PAH is increasingly being investigated using data from biobanks with a general population sampling frame (figure 1a), as opposed to disease-specific cohorts. General population biobanks tend to define PAH with a single medical record code. Many studies use these data to perform Mendelian randomisation (MR; figure 1b). MR is a study design that uses genetic variants specifically associated with an exposure of interest to test causal claims [2, 3]. We demonstrate two issues with existing general population biobank PAH data: low power and non-random misclassification. These result in a failure to replicate findings from gold standard PAH datasets in general population biobanks, and spurious findings from general population biobanks that fail to replicate in gold standard datasets.

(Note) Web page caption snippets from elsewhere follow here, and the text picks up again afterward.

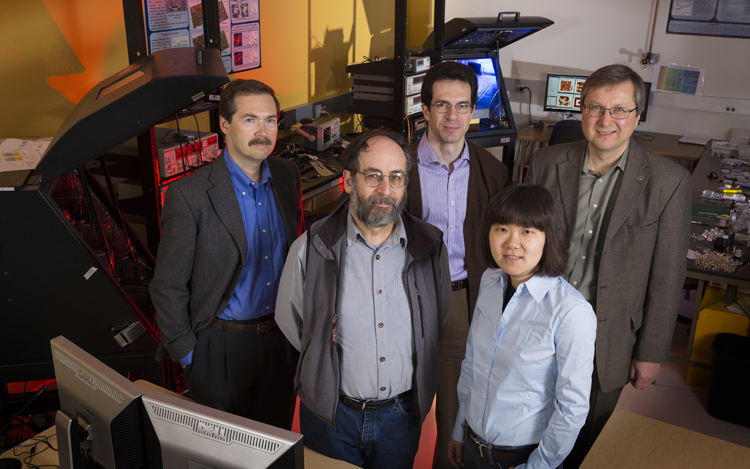 UNL physicists (from left) Alexei Gruverman; Peter Dowben, CNFD associate director; Kirill Belashchenko; Xia Hong, and Evgeny Tsymbal, CNFD director. Not pictured, Christian Binek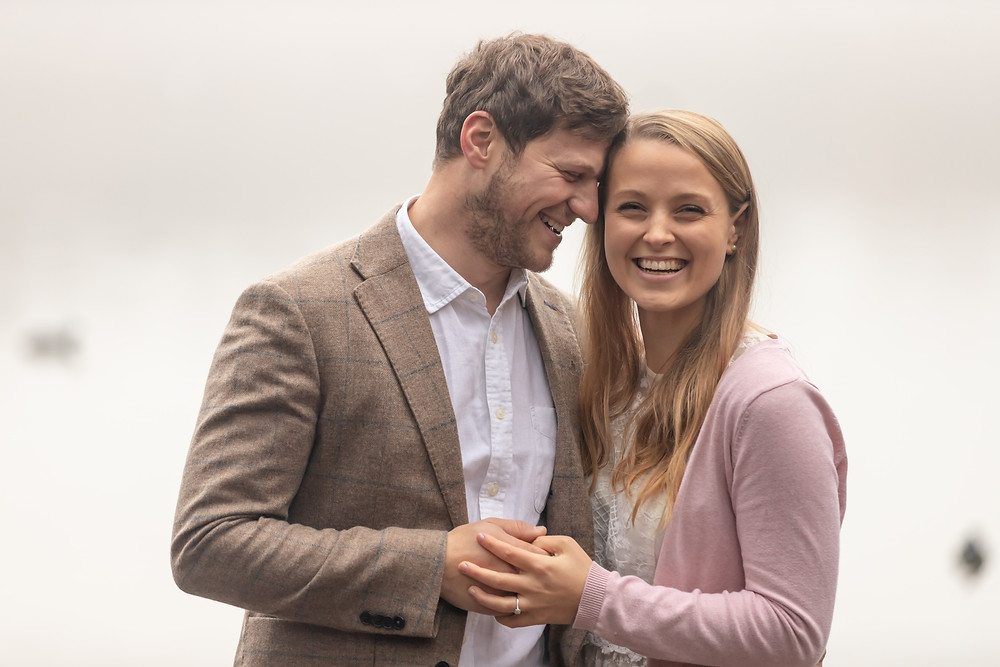 An engaged couple enjoy a happy moment in Stover Country Park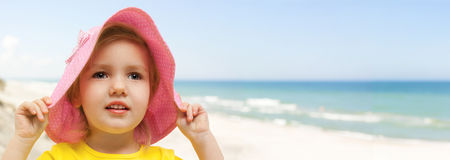 Child beach panoramic holding hat Royalty Free Stock Photography
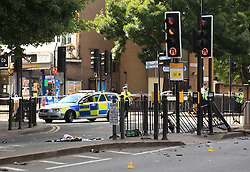 © Licensed to London News Pictures. 05/06/2014. London, UK. A crash scene in Poplar High Street, east London, as a  police car collided with a motorbike. Six people have been injured in a crash between a police car and a motorcycle in east London, the Met Police said. The crash happened near the junction of Cotton Street and Poplar High Street just before 13:25 BST. The 27-year-old motorcyclist has been taken to hospital with suspected head and leg injuries. Two officers in the car were also hurt but their injuries are not known, police said. Photo credit : LNP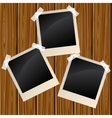 Blank photos on a wooden wall vector image vector image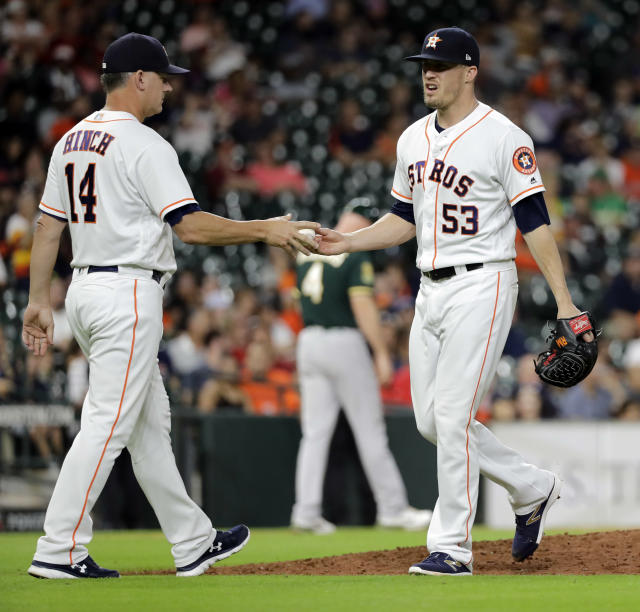 Houston Astros manager AJ Hinch (14) pulls relief pitcher Ken Giles (53) from the baseball game during the ninth inning against the Oakland Athletics on Tuesday, July 10, 2018, in Houston. (AP Photo/David J. Phillip)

Because PAH is rare, with a prevalence below 50 cases per million [1], population-based biobanks have few cases. Power in case–control studies is not substantially improved by increasing the case-to-control ratio beyond 1:4 [4]. Consequently, biobanks are typically less well powered than PAH-specific cohorts, despite having tens or hundreds of times more participants.
Low power has two implications: true-positive associations are more likely to be missed, and detected associations have lower odds of being true. Indeed, a reported association between variants proxying IL6R signalling and PAH risk observed in an early release of FinnGen failed to replicate in much larger cohorts [5].
Meta-analyses can address low power. Researchers therefore meta-analysed three general-population biobanks (UK Biobank (UKB), FinnGen release 12, and Million Veteran Program (MVP)) with 3302 apparent PAH cases and 1 205 457 controls (https://mvp-ukbb.finngen.fi/pheno/I9_HYPTENSPUL) [6–8]. The prevalence in this meta-analysis is much higher than expected based on general population surveys. This might imply the presence of misclassification.
Misclassification (when people categorised as cases do not have the condition, or people categorised as controls do) reduces power [9]. The Rhodes et al. [10] genome-wide association study (GWAS) contained 2085 PAH cases with gold standard expert centre diagnoses, and 9659 controls. The FinnGen-UKB-MVP meta-analysis is theoretically better powered because it has more “cases” and controls. Failure to detect an association observed in Rhodes et al. [10] in the FinnGen-UKB-MVP meta-analysis would suggest misclassification of cases in the general population biobanks.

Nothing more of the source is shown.